▶ [EXTRACTED DATA]
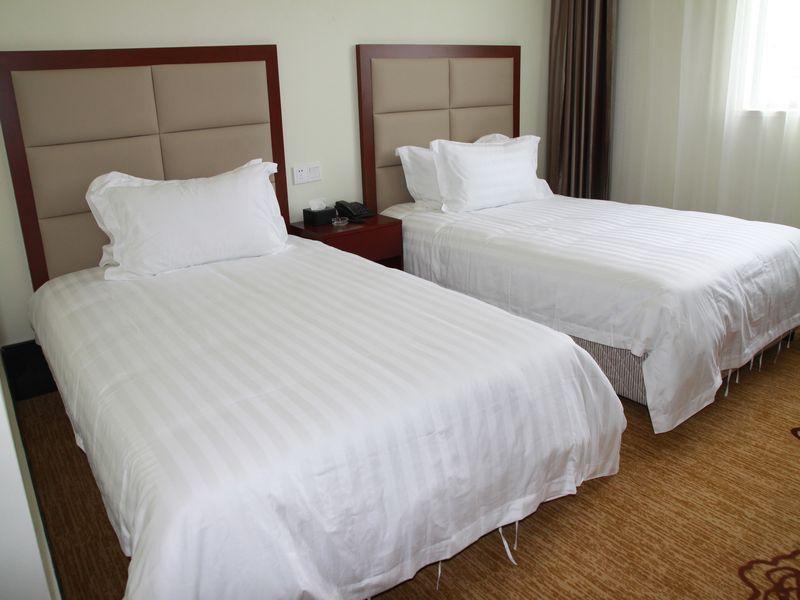 Shanghai Shuiting Holiday Hotel Екстериор снимка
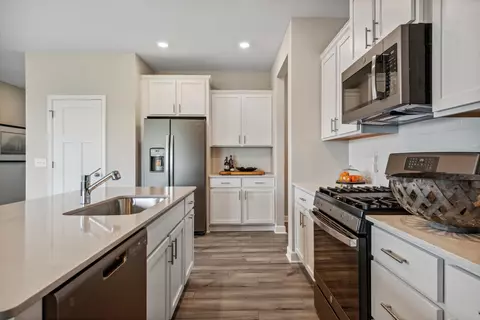 5185 Useppa Trl, Woodbury, MN 55129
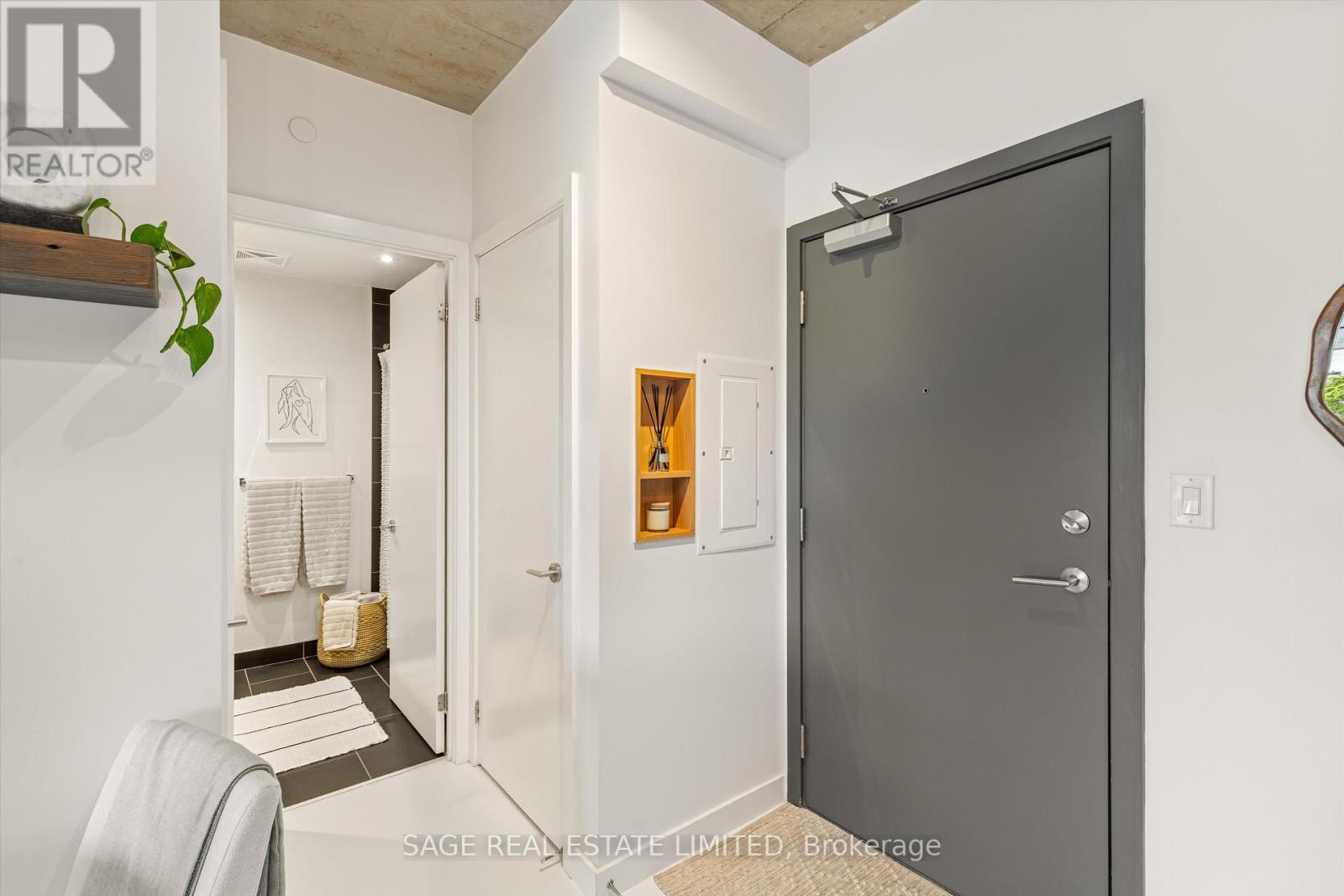 406 - 246 Logan Avenue, Toronto (South Riverdale), Ontario  M4M 0E9 - Photo 8 - E12216250
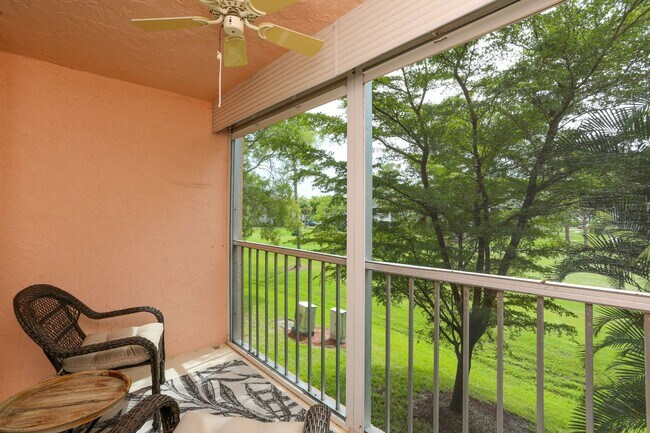 Foto del edificio - TURTLE LAKE - GOLF COURSE VIEWS - 1 BEDS /...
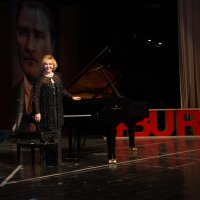 Piyanonun yıldızları depremzedeler için parladı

▶ [WHAT IS REQUIRED] Can you rewrite the text of all the records above as a numbered list, skipping any blank lines and leaving the pictures out?

▶ [TASK ANSWER]
1.  Shanghai Shuiting Holiday Hotel Екстериор снимка
2.  5185 Useppa Trl, Woodbury, MN 55129
3.  406 - 246 Logan Avenue, Toronto (South Riverdale), Ontario  M4M 0E9 - Photo 8 - E12216250
4.  Foto del edificio - TURTLE LAKE - GOLF COURSE VIEWS - 1 BEDS /...
5.  Piyanonun yıldızları depremzedeler için parladı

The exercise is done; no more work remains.